Mr. Middleton joked, “I used to write for Field & Stream , and I'm glad I did because I can shoot myself.” He expressed fears that the world is moving from a cyclical bear market to a secular bear market.

Mr. Jubak said, “If you keep your head stuck in the U.S. markets, things look worse for a lot longer than they do around the world. Wal-Mart, McDonald's and DuPont were the only growth stocks in the Dow.” But he said he's still looking at positive growth in the rest of the world.

He added that government bailouts will keep coming and could have a profound effect on the economy. “GM may be a dead man walking, but dead men can keep walking — as Frankenstein shows — as long as you feed them enough juice.”

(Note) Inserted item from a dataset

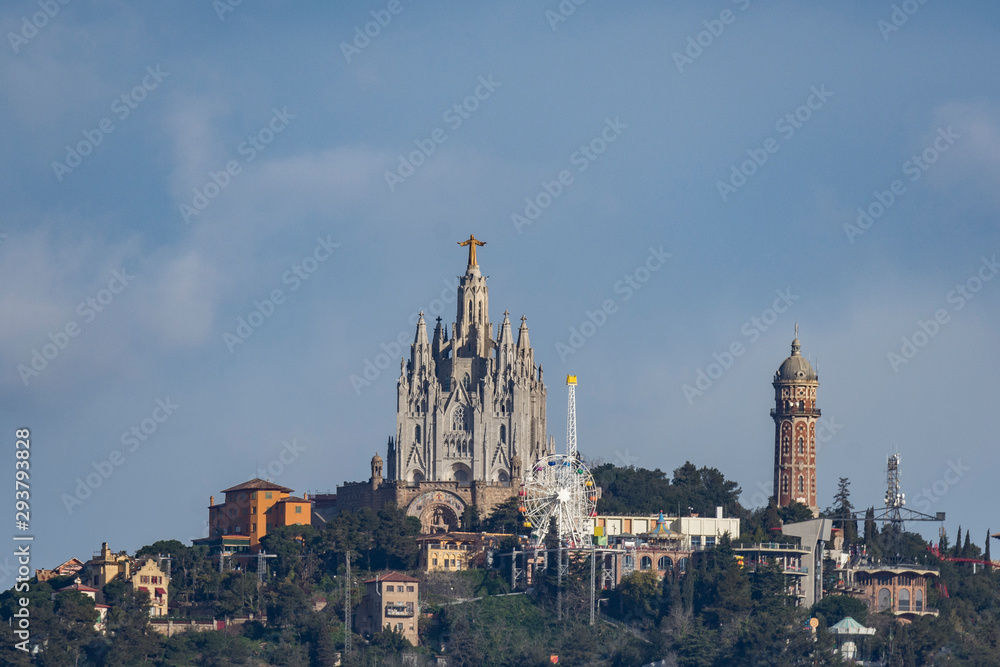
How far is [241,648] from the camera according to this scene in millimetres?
165875

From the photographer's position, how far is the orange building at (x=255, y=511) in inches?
7303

Bulls Duck for Cover While Bears Roar …

A contrary investor — and there were plenty of those around the Money Show — will tell you that all the bearishness I was hearing is a sign of a market bottom.

As one expert reminded us, an old saying on Wall Street is “to buy and sell stocks when Mr. Market goes on and off his meds.” The market is “off its meds” now. So if you follow this theory, we are a lot closer to a decent cyclical rally than most people think.

Maybe that's true. And maybe next year the DC Money Show will be packed to the gills with companies and attendees. But until then, be careful out there — we're already in a bear market. And there might be an even bigger bear lurking around the corner.